A few days ago, David Brooks wrote an op-ed in the NYT noting that Trump and Trumpsters have a simple but effective narrative about what America is and who Americans are, but mainstream conservatives and liberals don’t. They sprinkle well researched positions on issues all over the place, each of them important, but they don’t weave a cohesive narrative that sells well to a public that needs to grasp it in 240 characters or less. Brooks wrote in part that: “Trump’s blood-and-soil nationalism overturns the historical ideal of American nationalism, which was pluralistic – that we are united by creed, not blood; that our common culture is defined by a shared American dream – pioneers settling the West, immigrants crossing an ocean in search of opportunity, African-Americans rising from slavery toward equality.”
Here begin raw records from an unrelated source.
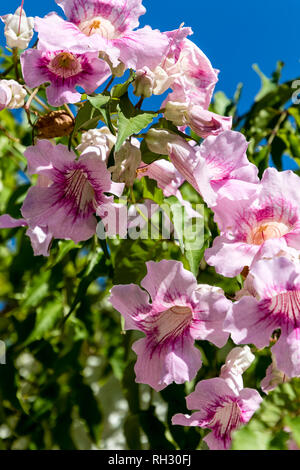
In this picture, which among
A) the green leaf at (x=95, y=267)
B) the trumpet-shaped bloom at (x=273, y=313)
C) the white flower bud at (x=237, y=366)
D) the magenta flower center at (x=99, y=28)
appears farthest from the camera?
the green leaf at (x=95, y=267)

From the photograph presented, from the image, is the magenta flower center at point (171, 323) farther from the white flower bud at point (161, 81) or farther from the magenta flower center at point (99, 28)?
the magenta flower center at point (99, 28)

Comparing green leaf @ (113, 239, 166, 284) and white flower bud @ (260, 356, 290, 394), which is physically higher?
green leaf @ (113, 239, 166, 284)

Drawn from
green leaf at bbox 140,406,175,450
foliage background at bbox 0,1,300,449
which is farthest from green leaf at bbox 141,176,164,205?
green leaf at bbox 140,406,175,450

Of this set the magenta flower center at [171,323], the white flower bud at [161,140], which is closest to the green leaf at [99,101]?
the white flower bud at [161,140]

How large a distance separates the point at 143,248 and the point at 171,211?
270mm

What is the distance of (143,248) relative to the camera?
1688 millimetres

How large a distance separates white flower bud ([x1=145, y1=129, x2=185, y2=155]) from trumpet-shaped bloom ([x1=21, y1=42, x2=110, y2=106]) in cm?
15

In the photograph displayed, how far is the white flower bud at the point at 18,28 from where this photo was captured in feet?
5.23

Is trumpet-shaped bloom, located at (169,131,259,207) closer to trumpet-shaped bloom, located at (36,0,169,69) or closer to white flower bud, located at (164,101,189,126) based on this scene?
white flower bud, located at (164,101,189,126)

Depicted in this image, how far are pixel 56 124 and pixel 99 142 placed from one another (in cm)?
11

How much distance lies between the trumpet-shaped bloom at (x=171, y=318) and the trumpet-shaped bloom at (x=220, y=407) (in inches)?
4.9

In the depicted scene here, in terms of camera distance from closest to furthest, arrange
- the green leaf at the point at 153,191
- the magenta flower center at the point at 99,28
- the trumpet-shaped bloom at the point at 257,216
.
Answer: the trumpet-shaped bloom at the point at 257,216 → the magenta flower center at the point at 99,28 → the green leaf at the point at 153,191

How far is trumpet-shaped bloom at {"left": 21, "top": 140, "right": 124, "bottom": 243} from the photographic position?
129 centimetres
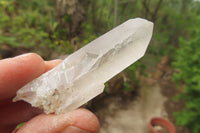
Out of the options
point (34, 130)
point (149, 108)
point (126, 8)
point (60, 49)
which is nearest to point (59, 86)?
point (34, 130)

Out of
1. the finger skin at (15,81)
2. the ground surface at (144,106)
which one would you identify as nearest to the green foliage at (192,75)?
the ground surface at (144,106)

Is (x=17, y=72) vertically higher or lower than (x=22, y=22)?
higher

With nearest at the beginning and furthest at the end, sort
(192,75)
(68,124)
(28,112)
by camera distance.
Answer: (68,124), (28,112), (192,75)

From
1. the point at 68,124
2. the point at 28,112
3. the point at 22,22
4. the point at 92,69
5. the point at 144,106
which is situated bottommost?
the point at 144,106

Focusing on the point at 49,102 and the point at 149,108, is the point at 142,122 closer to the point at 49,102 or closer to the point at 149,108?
the point at 149,108

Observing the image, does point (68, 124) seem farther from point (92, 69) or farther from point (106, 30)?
point (106, 30)

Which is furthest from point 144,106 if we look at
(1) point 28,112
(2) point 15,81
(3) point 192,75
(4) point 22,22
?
(4) point 22,22

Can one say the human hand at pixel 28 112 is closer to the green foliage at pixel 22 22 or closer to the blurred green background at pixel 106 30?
the blurred green background at pixel 106 30

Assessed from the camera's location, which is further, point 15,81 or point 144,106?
point 144,106

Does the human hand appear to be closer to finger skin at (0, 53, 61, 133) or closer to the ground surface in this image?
finger skin at (0, 53, 61, 133)
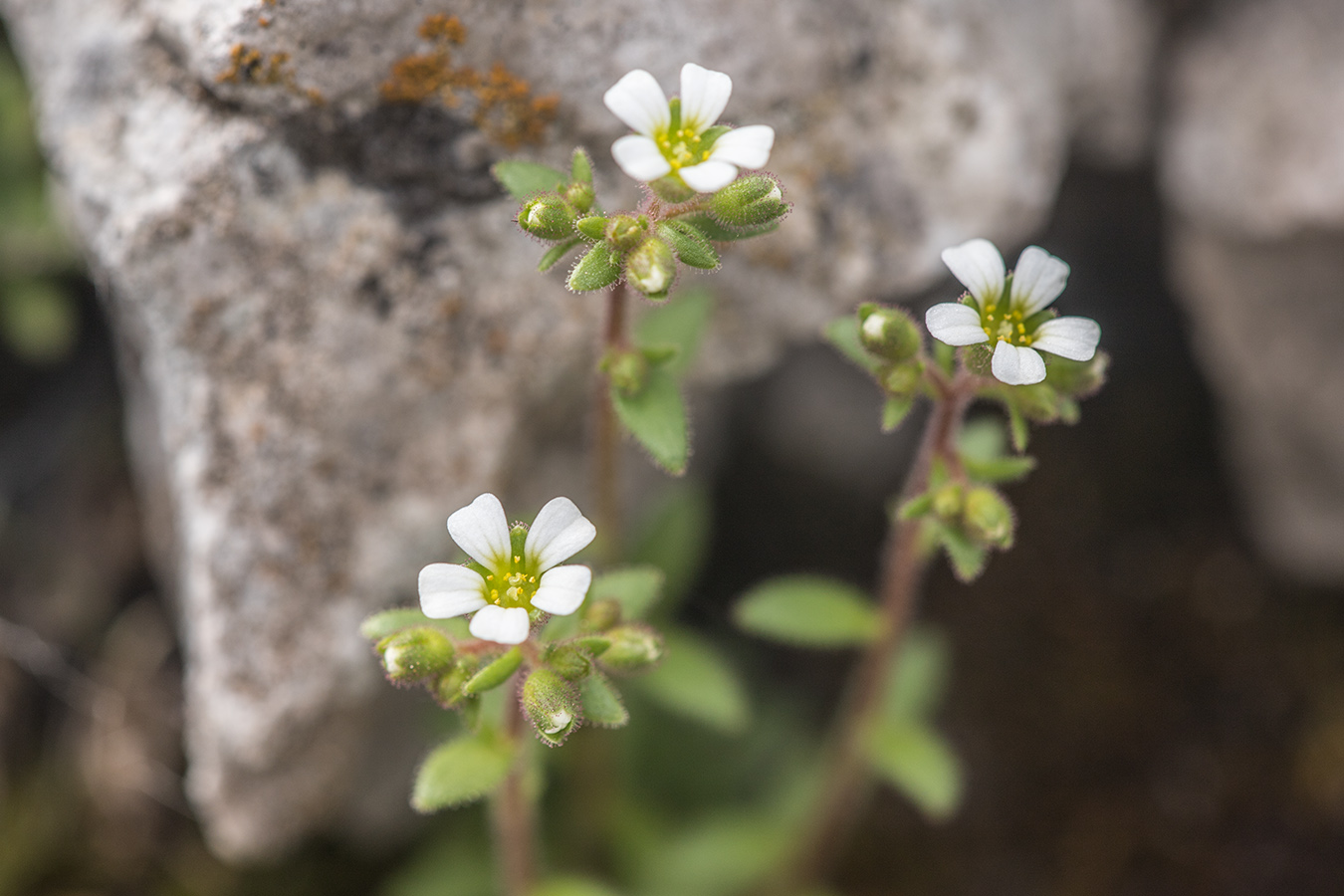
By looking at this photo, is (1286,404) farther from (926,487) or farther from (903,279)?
(926,487)

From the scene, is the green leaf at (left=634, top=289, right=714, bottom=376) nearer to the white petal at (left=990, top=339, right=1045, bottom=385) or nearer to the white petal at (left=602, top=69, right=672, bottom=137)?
the white petal at (left=602, top=69, right=672, bottom=137)

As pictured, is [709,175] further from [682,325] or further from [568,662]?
[568,662]

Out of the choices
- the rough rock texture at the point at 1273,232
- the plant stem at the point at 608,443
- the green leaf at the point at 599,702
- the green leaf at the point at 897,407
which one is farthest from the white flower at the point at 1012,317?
the rough rock texture at the point at 1273,232

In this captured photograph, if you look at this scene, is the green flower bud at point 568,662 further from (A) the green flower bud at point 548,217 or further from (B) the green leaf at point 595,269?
(A) the green flower bud at point 548,217

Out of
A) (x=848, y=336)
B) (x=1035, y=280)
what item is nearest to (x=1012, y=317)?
Result: (x=1035, y=280)

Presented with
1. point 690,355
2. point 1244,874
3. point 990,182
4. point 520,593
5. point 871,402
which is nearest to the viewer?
point 520,593

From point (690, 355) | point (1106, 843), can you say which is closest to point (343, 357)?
point (690, 355)

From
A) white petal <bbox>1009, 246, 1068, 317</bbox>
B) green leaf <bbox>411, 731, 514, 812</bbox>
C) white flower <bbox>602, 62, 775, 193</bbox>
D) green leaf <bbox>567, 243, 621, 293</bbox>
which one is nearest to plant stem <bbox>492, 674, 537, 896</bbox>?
green leaf <bbox>411, 731, 514, 812</bbox>
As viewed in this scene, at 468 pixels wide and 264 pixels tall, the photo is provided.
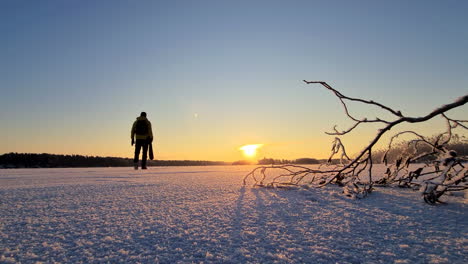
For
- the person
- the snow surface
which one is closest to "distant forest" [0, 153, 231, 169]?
the person

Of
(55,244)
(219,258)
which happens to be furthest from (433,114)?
(55,244)

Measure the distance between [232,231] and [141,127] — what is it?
709cm

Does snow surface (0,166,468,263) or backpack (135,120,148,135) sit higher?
backpack (135,120,148,135)

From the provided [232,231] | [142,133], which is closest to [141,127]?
[142,133]

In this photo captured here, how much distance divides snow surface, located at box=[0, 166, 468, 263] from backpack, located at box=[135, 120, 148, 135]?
613cm

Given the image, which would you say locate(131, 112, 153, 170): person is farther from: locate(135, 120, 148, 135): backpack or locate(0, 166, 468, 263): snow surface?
locate(0, 166, 468, 263): snow surface

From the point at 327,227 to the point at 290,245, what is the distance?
0.85ft

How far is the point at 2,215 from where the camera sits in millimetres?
1219

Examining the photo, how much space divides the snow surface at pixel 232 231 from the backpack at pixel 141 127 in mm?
6126

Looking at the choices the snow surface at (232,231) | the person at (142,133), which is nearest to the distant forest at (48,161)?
the person at (142,133)

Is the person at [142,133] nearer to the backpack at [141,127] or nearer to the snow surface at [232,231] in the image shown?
the backpack at [141,127]

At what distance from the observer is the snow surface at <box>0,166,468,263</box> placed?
2.39 feet

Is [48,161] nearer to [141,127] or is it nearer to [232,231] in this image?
[141,127]

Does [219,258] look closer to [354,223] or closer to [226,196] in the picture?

Liberals, and some traditional conservatives, are accused of divisiveness because of their overt appeals to different ethnicities. So called identity politics has been ridiculed by the right wing as undermining the unifying theme that describes America, and which has served the nation well since its inception. Their unifying theme describes everything from the point of view of a mythical white middle class. It has changed in many ways over the years, but it’s always been anchored by whatever was deemed to be white, male, and middle class. Everyone else was expected to adopt it as their own if they wanted to be accepted as true Americans. They say liberal appeals to other ethnicities as if they were equal to it is disruptive, threatening, and bereft of a center that can hold.
To win back America, liberals and traditional conservatives need an attractive unifying narrative of a pluralistic America populated by people from a wide variety of ethnicities and cultures. It would be a narrative portraying an ideal, not a reality, but ideals are what progressive political reality starts with. Ideals define what we honor and spire to become, knowing it’s a journey from where we are. The new narrative must preserve a respected place for Trump’s white base, but not one of privilege exceeding that of others. The old white, male, middle class narrative was not all bad. It contributed much to the well being of the nation, and should not be demonized for its shortcomings and failures. But neither should it be exalted to a place of unwarranted privilege. It served its purpose and must step aside for what comes next.
What does come next? Or to put it another way, what should come next if we’re to be faithful to the ideals of the noble experiment that gave birth to the nation?
“We hold these truths to be self evident, that all [persons] are created equal, that they are endowed by their creator with certain unalienable rights, that among these are life, liberty, and the pursuit of happiness.”
“We the people of the United States, in order to form a more perfect union, establish justice, ensure domestic tranquility, provide for the common defense, promote the general welfare, and secure the blessings of liberty to ourselves and to our posterity, do ordain and establish this constitution of the United States of America.”
These preambles to the Declaration of Independence and the Constitution provide a vocabulary that can accommodate the needs of a pluralistic 21st century nation far removed from conditions existing when they were written. From them can be constructed conservative and liberal narratives of shared values able to speak to one another in cooperative ways. It’s not an entirely new thing. From time to time events have moved the nation closer to the ideal of being united by “creed and not blood.” It happened during WWII in a sort of ‘fake it til you make it’ kind of way. Movies and news coverage made much of an American Way that united all races and faiths in the fight for freedom. Twenty years later, the civil rights legislation of the 1960s established a legal framework to give it enforceable reality. We have not lived into that ideal, but it is the foundation on which to build.
Being an old guy, some of my ideas are grounded in ancient learning. For instance, back in 1974 the economist John W. Kendrick wrote about Total Factor Productivity in which the nation’s future prosperity rested on investments in intangible capital. By that he meant integrated public and private investment in research and development, education, health, and job safety (which, in today’s environment, might be expanded beyond jobs). He also favored policies facilitating mobility of labor and capital between economic sectors. To be sure, the nation also needs massive investment in tangible infrastructure, so it’s not an either/or proposition. But giving priority to these intangibles would benefit every “tribe,” strengthening the interdependent bonds between them. It would be a far cry from today’s presumed descent into combative tribalization of winners and losers. It would move the conversation away from the worship of radical individualism without giving up the value of individual rights and accountability. It would be a huge step away from Trump’s delusional plan to restore old time industrial jobs in a self sufficient country walled off from the rest of the world. To the contrary, it would be a form of nationalism comfortable in a global economy of which it is a fully participating member.
Liberals might prefer a version of it with a greater emphasis on the public sector in public/private partnerships. Conservatives might prefer the reverse. Liberals would insist on those most in need getting the resources they need for success in life. Conservatives would assure that individual effort be rewarded according to its value added. Both would demand accountability.
There’s nothing perfect in any of this, but it could become the narrative that Brooks believes is needed if Trumpism, and its slide toward fascism is to be stopped.